The S protein of coronaviruses needs to be cleaved by host proteases to be functional. The proteases include endosomal cathepsins, cell surface transmembrane protease/serine (TMPRSS) proteases, furin, and trypsin [40]. For example, SARS-CoV-2 uses serine protease, TMPRSS2 in host cell to cleave S protein to activate its entry process [41]. The S protein mutations enhanced infectivity of MERSMA strains by promoting early entry and broadening tissue tropism [42]. Comparing to MERS strain with an uncleaved S protein, MERSMA strain has an S protein that is pre-cleaved by furin of the infected cells and hence achieves a non-endosome cellular entry. Thus, mutations in the protease cleaving site of S protein might alter infectivity of SARS-CoV-2. Considering the similarity of receptor and highly gene sequence homology between SARS-CoV and SARS-CoV-2, adaptive viral strain of the novel coronavirus might be obtained after 10∼20 serial passage in hACE2 transfected cells or animal models. Overall, generating adaptive viral strains might become another approach to enhance the infectivity and establish an effective and lethal SARS-CoV-2 infection in experimental animals.
Immunodeficient mouse
Several studies have attempted to use the immune-compromised mice to determine the role of immune effectors in the coronavirus infection. First, the following knock-out mice have been applied for the infection of SARS-CoV: beige lacking functional NK cells, CD1−/− lacking NK-T cells, Rag−/− lacking T and B cells [43]. However, all the immune-compromised mice failed to allow the infection of SARS-CoV. Viral kinetics were not significantly different among the 57BL6 (wild type), beige, CD1−/− and Rag1−/− mice. Histopathological detection showed similar self-limiting bronchiolitis and mild pneumonia among these mice. Interestingly, a prolonged viral replication and illness were observed in STAT1−/− mice with 129S background [44]. In this model, viral replication is detectable until day 22 post infection indicating that a STAT1 mediated type I interferon response is required to control SARS-CoV infection [45]. The STAT1−/− mice were also challenged with MERS-CoV (EMC-2012 strain). Because the lack of receptor hDPP4, clinical illness were not observed and viral replication was undetectable [46]. However, the hDPP4-transfected mice additional deficiency of interferon-α receptor, MyD88 and MVAS still cannot prolong the viral replication or cause severe cause throughout a MERS-CoV infection course [36]. Generally, mice with targeted immune deficiency are useful tools to investigate interaction between host immunity and coronavirus. Besides the relatively low viral load and mild illness, the immunodeficient mice are of limited value in the studies of vaccine and immunotherapy.

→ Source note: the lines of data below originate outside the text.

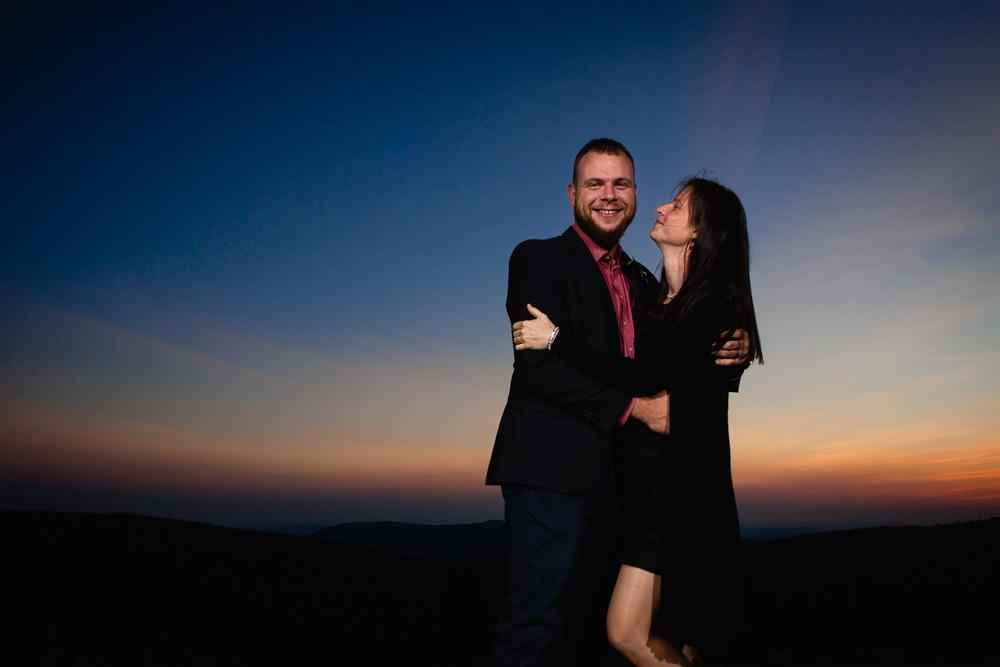 Manželé v objetí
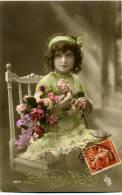 CP Photographique Voyagée 1915 Bonne Fête Jeune Fille Assise Avec Gerbe De Fleurs - Naissance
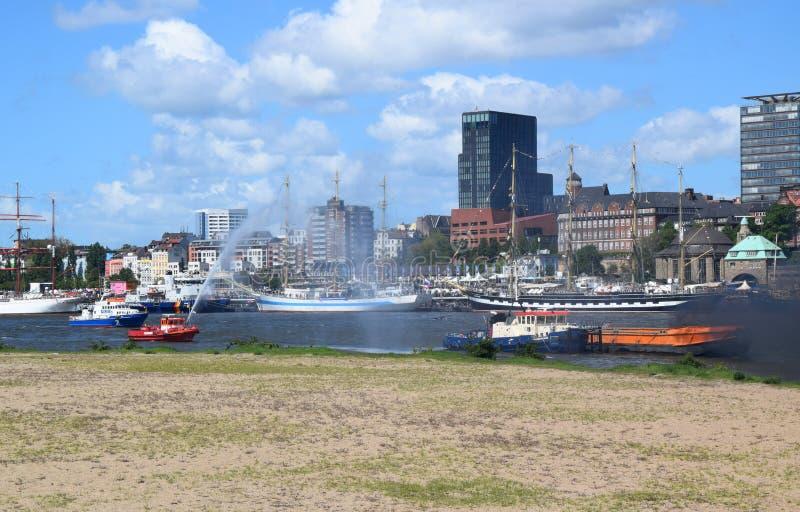 Hamburgo, Alemania: Barco de la bomba del cuerpo de bomberos en la acci?n en el St Pauli-Landungsbrucken, Hafengeburtstag - acont foto de archivo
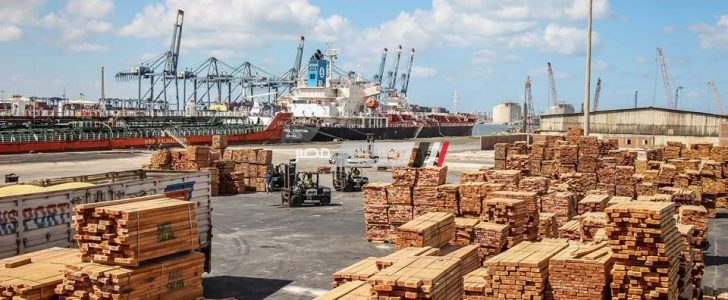 ميناء دمياط يستقبل 2999 طن خشب و 4800 طن سكر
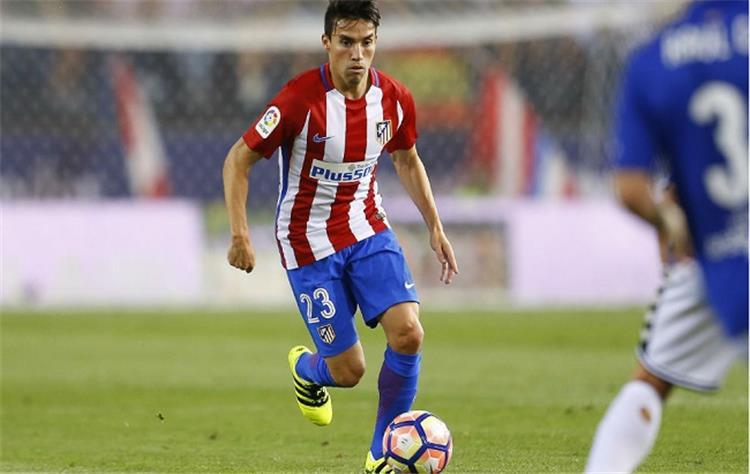 تقارير الميركاتو توتنهام يرغب في التعاقد مع لاعب أتلتيكو مدريد جايتان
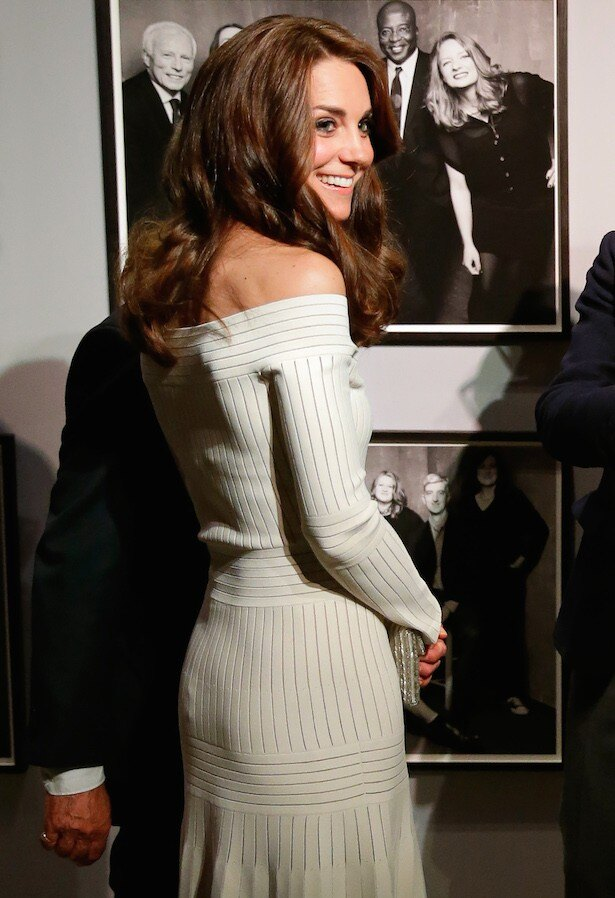 【写真を見る】肩を大胆に露出し、セクシーな魅力満載のキャサリン妃。ほかのドレス姿もチェック!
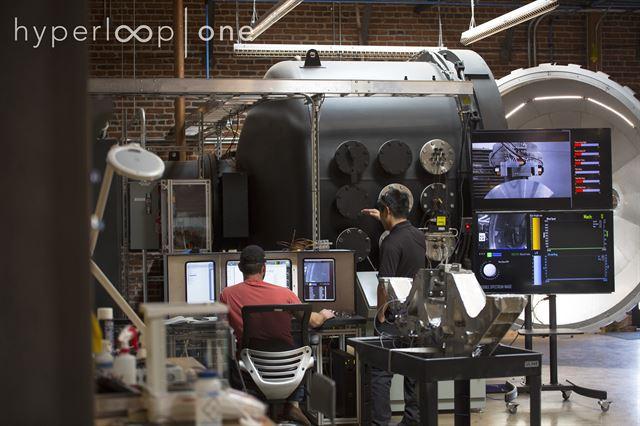 미국 기업 하이퍼루프원에서 직원들이 미래형 초고속 열차 '하이퍼루프' 개발에 몰두하고 있다. 하이퍼루프원 제공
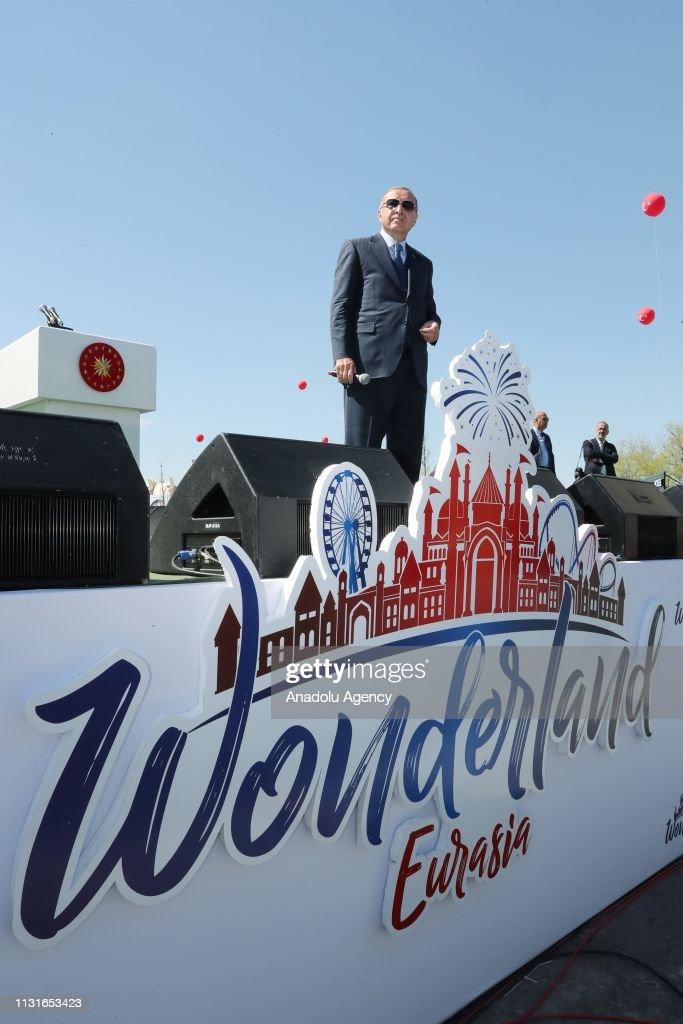 Grand Opening Party Stock-Fotos und Bilder | Getty Images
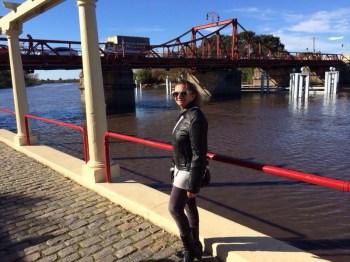 Ao fundo, a ponte giratória, uma bela obra da engenharia!
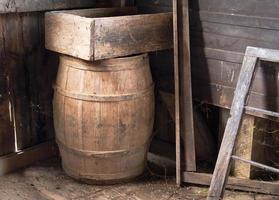 velha caixa e barril em um velho moinho de grãos foto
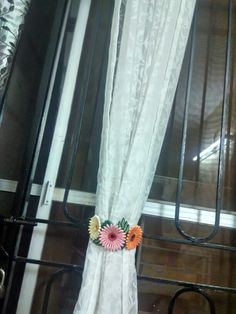 Curtain holder with quilled flowers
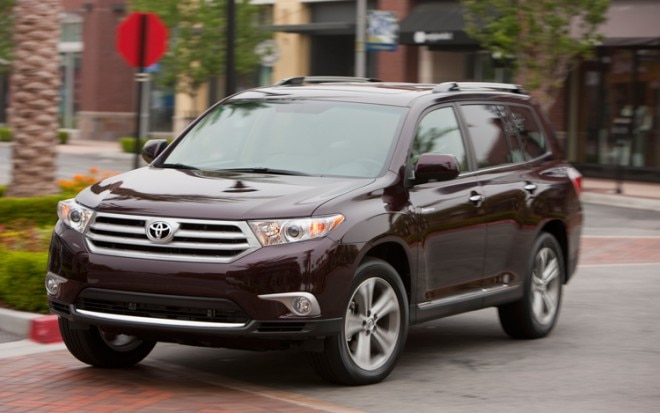 2011 Toyota Highlander Front Three Quarter5 660x413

Host factors impact on coronavirus infection
It is important to know the risk factors that affect the clinical outcomes of coronavirus infection [47]. First, does age play an important role in disease severity? To know that, an aged mouse model was used for SARS-CoV infection and it was found that SARS-CoV infection in aged mice resulted in increased mortality than that in younger mice. In the studies, 12–14 month old BALB/c or C57BL6 mice developed more severe disease include viral replication, weight loss, ruffled fur and dehydration than that in the 6∼12 week-old ones [48]. However, aged 129SvEv mice did not support prolonged pulmonary viral replication and cleared the virus within five days [49]. Interestingly, the SARSMA strain MA15 showed higher mortality in the 9∼20 month aged BALB/c and C57BL6 mice than that in the 2∼5 month ones [50]. Recently, Yoshikawa et al. demonstrated that the immunopathology degree of MERS-CoV infection in the hDPP4-transgenic mouse is age dependent [37]. Mechanistic studies demonstrated that age-dependent increases of phospholipase PLA2G2D and dysfunction of CD4 positive T cell could be the reasons for the enhanced SARS-CoV infection [51,52]. According to epidemiology data, SARS-CoV-2 is more likely to cause severe causes and high mortality in elder people [53]. Overall, the aged mouse model provided an opportunity to study the age-dependent susceptibility of humans to coronavirus.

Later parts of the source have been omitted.